Continuance of Laws Act 1794
- Parliament of Great Britain
- Long title: An act to continue several laws relating to the exportation of culm to Lisbon, and to the ascertaining the strength of spirits by Clarke's hydrometer.
- Citation: 34 Geo. 3. c. 36
- Territorial extent: Great Britain

Dates
- Royal assent: 17 April 1794
- Commencement: 17 April 1794
- Repealed: 21 August 1871

Other legislation
- Amends: See § Continued enactments
- Repealed by: Statute Law Revision Act 1871
- Relates to: See Expiring laws continuance acts

Status: Repealed

Text of statute as originally enacted

= Continuance of Laws Act 1794 =

Act of the Parliament of Great Britain

The Continuance of Laws Act 1794 (34 Geo. 3. c. 36) was an act of the Parliament of Great Britain that continued various older acts.

== Background ==
In the United Kingdom, acts of Parliament remain in force until expressly repealed. Many acts of parliament, however, contained time-limited sunset clauses, requiring legislation to revive enactments that had expired or to continue enactments that would otherwise expire.

== Provisions ==
=== Continued enactments ===
Section 1 of the act continued the Exportation (No. 3) Act 1757 (31 Geo. 2. c. 15) and the Importation and Exportation (No. 7) Act 1772 (13 Geo. 3. c. 70) "for and in respect of all Culm which shall be exported under the Regulations and Restrictions in the said Acts respectively mentioned", from the expiration of those enactments until the end of the next session of parliament after 25 March 1795.

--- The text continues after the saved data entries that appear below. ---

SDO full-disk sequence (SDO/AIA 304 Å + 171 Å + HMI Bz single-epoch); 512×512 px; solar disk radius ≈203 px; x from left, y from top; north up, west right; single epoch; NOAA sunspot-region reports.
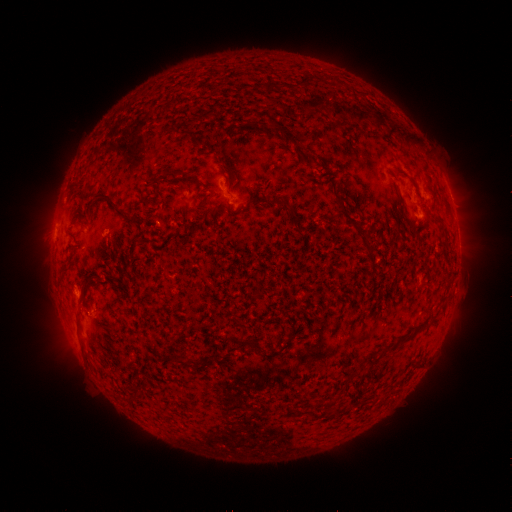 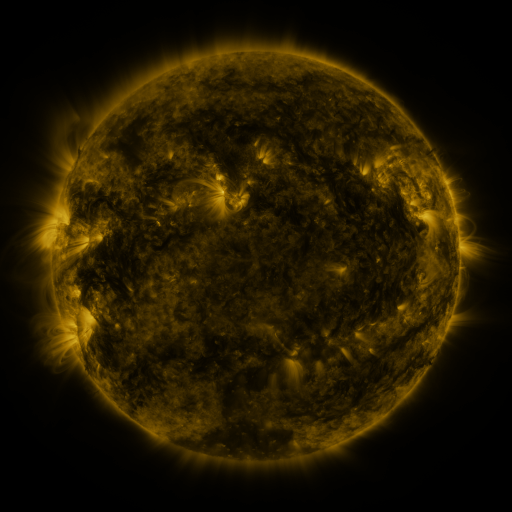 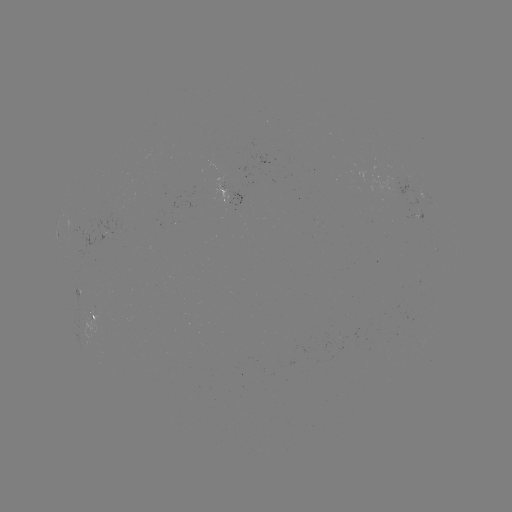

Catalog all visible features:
spotted active region: (231, 190)
spotted active region: (450, 197)
spotted active region: (458, 246)
spotted active region: (103, 315)
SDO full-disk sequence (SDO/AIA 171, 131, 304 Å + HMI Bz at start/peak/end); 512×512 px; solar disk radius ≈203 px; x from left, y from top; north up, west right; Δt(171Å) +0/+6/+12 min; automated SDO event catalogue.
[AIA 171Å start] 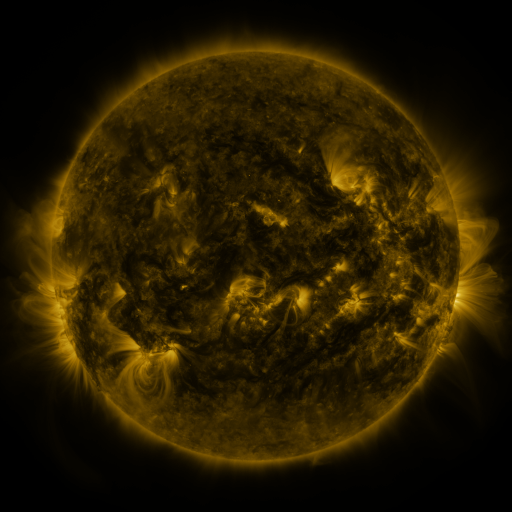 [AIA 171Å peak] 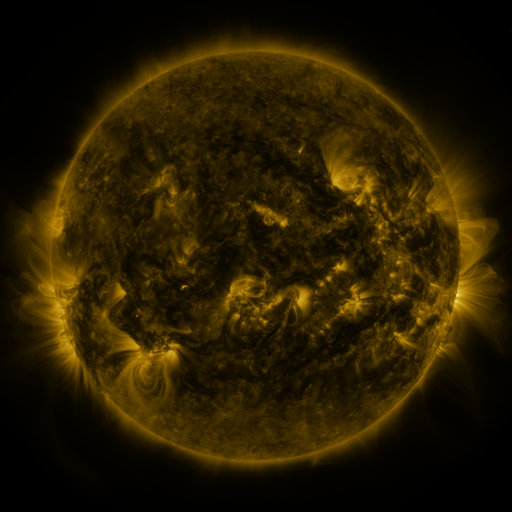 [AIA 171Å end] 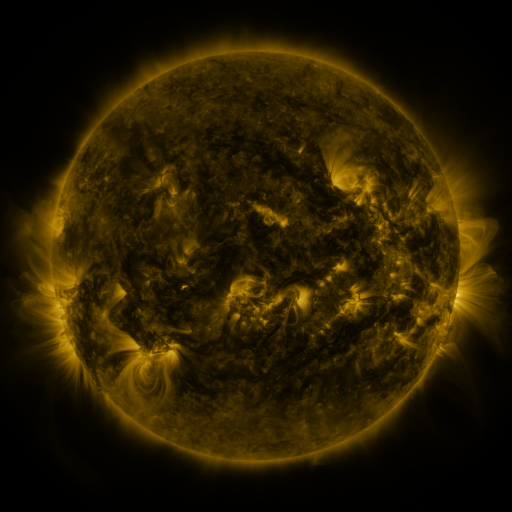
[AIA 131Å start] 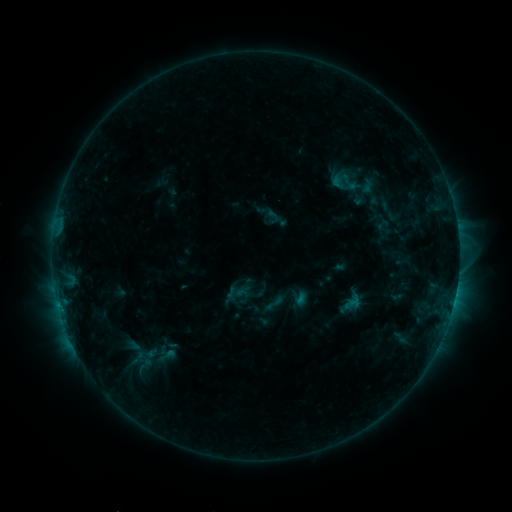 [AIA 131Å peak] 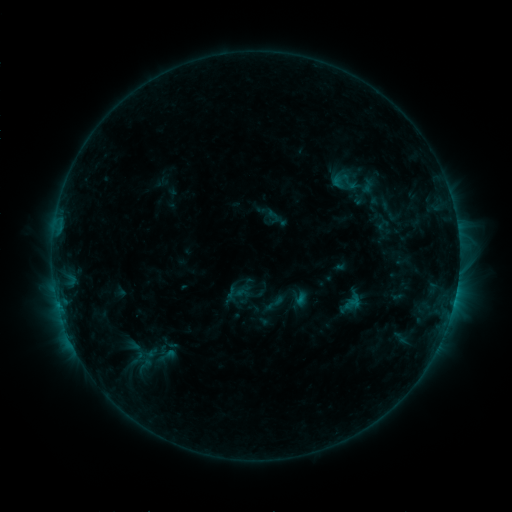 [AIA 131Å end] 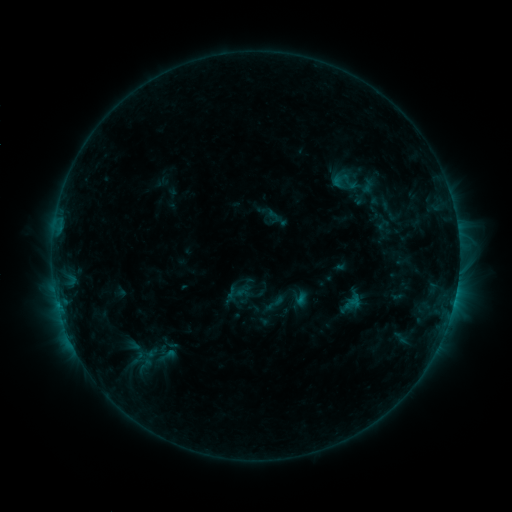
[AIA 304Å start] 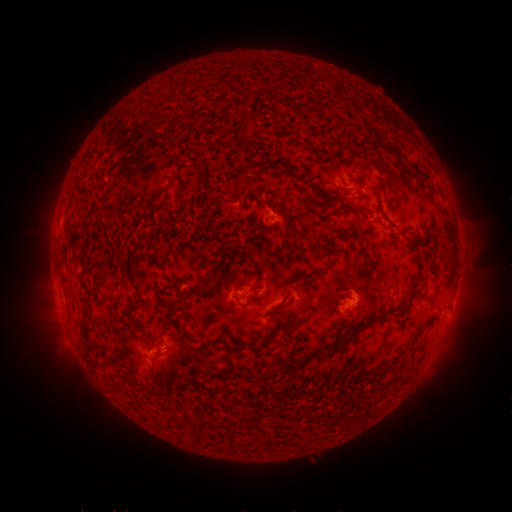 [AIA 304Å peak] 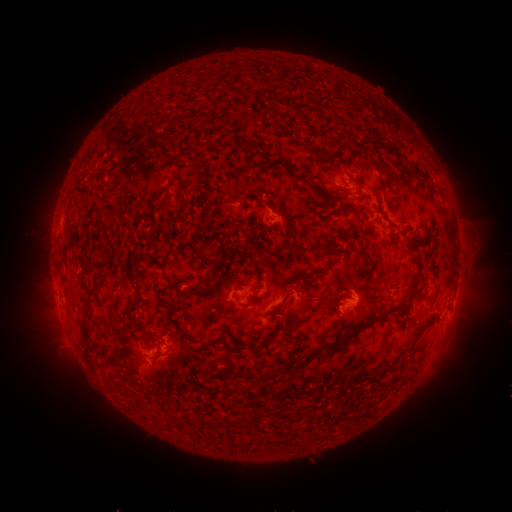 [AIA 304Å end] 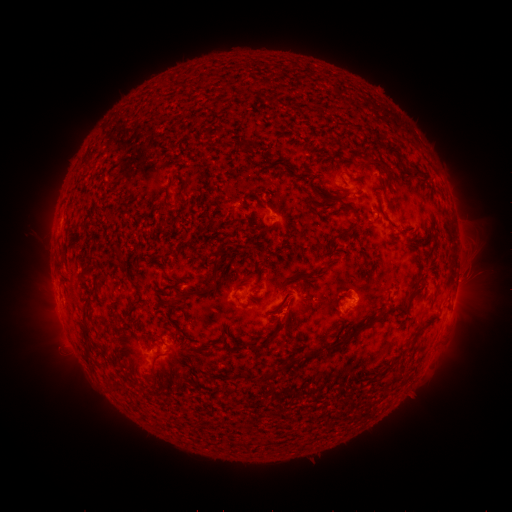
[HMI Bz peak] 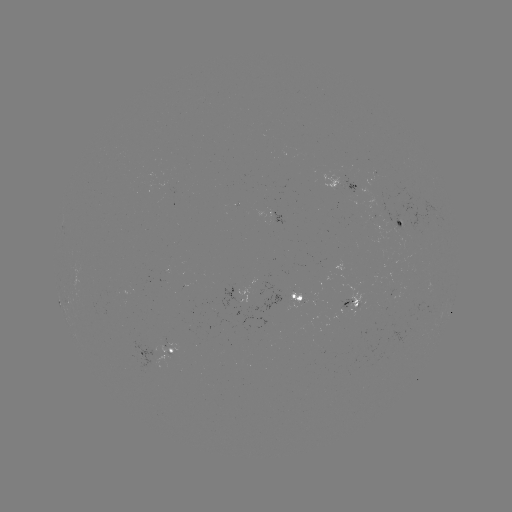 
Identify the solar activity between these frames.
no flare in any classed list; no EUV-trigger detection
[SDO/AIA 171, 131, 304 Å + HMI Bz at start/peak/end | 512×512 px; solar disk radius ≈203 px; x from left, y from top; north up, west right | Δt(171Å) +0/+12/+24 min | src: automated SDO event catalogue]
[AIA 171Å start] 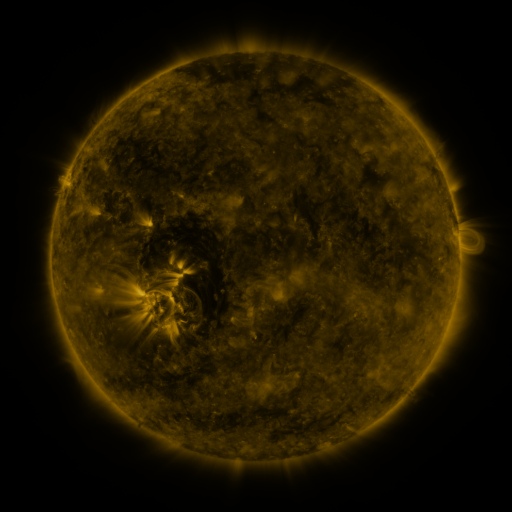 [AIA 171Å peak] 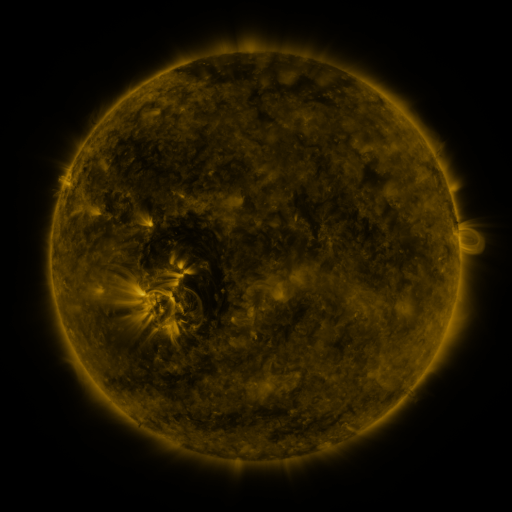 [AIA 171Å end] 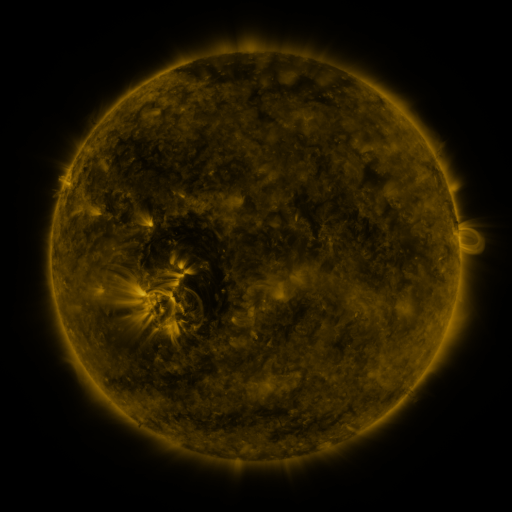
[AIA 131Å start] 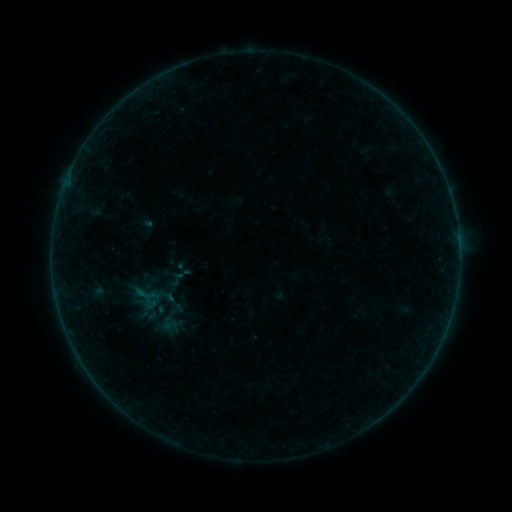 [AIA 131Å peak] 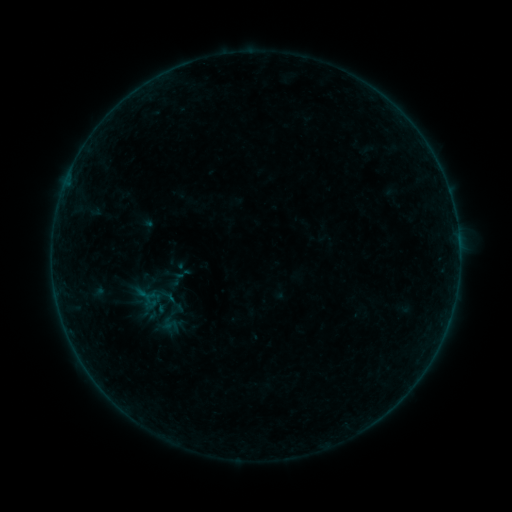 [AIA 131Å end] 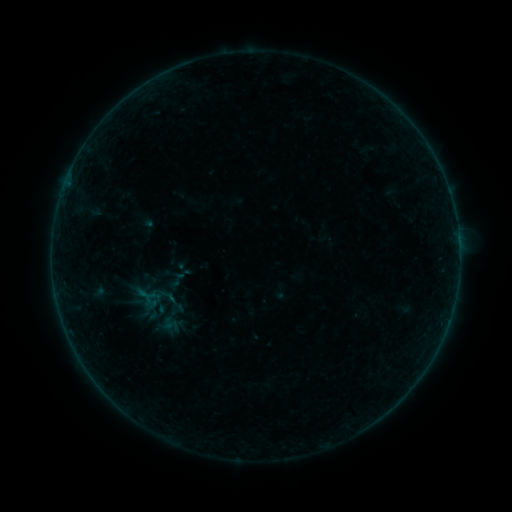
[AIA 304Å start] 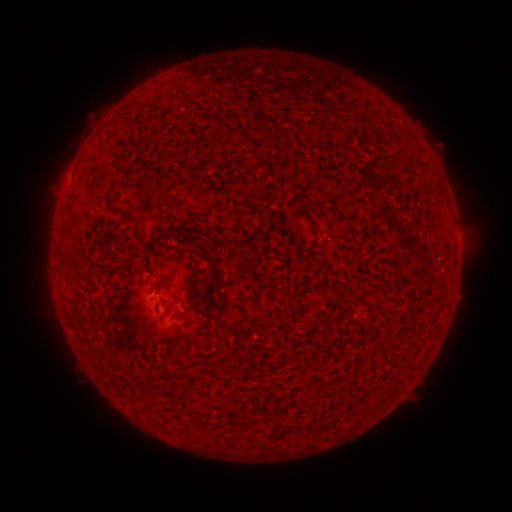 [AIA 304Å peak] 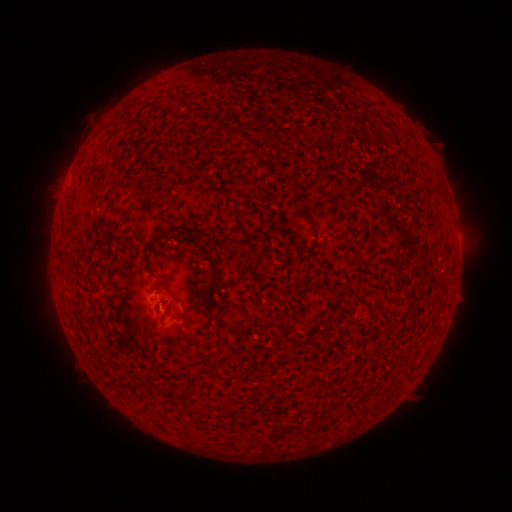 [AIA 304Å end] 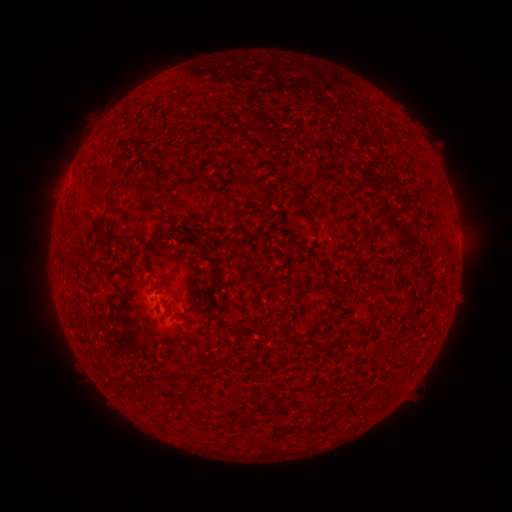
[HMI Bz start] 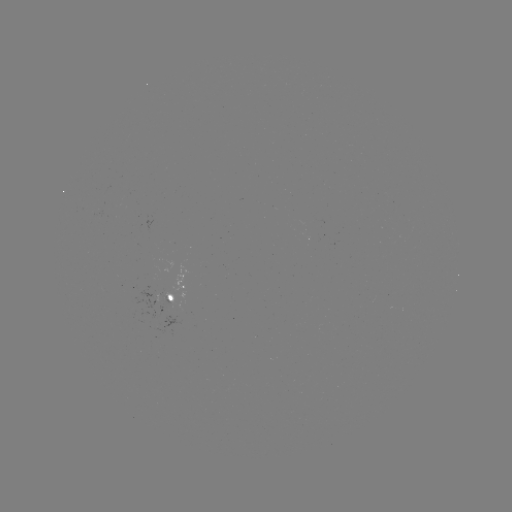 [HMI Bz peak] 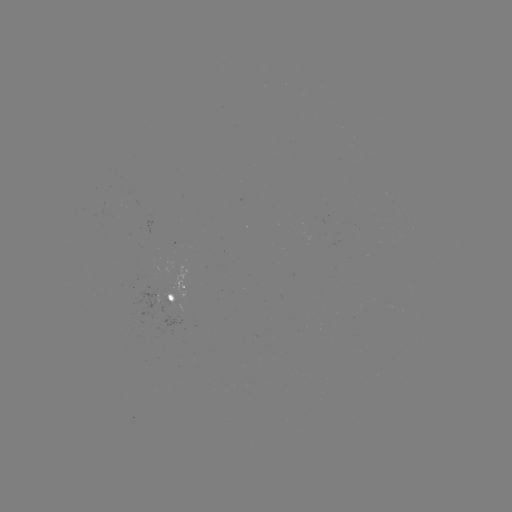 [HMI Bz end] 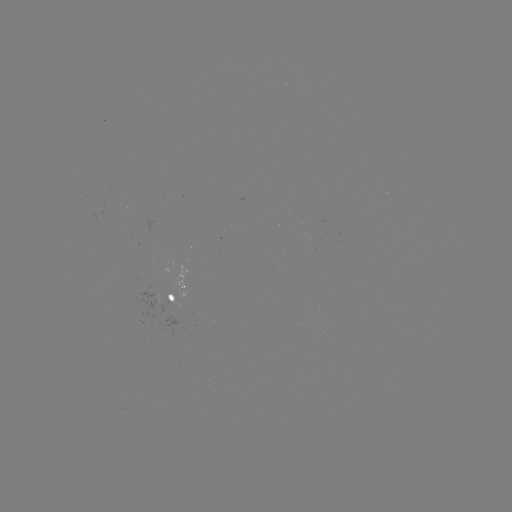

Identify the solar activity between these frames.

Section 2 of the act continued the Exports Act 1787 (27 Geo. 3. c. 31) "as directs that all Spirits shall be deemed and taken to be of the Degree of Strength as Which the Hydrometer, commonly called Clarke's Hydrometer, shall, upon Trial of any Officer or Officers of Excise, denote any such Spirits to be", as continued by the Continuance of Laws Act 1788 (28 Geo. 3. c. 23), the Continuance of Laws Act 1789 (29 Geo. 3. c. 55), the Continuance of Laws Act 1790 (30 Geo. 3. c. 18), the Ascertaining of Strength of Spirits Act 1791 (31 Geo. 3. c. 44), the Continuance of Laws Act 1792 (32 Geo. 3. c. 36) and the Continuance of Laws Act 1793 (33 Geo. 3. c. 40), until the end of the next session of parliament.

== Subsequent developments ==
The Select Committee on Temporary Laws, Expired or Expiring, appointed in 1796, inspected and considered all temporary laws, observing irregularities in the construction of expiring laws continuance acts, making recommendations and emphasising the importance of the Committee for Expired and Expiring Laws.

The whole act was repealed by section 1 of, and the schedule to, the Statute Law Revision Act 1871 (34 & 35 Vict. c. 116), which came into force on 21 August 1871.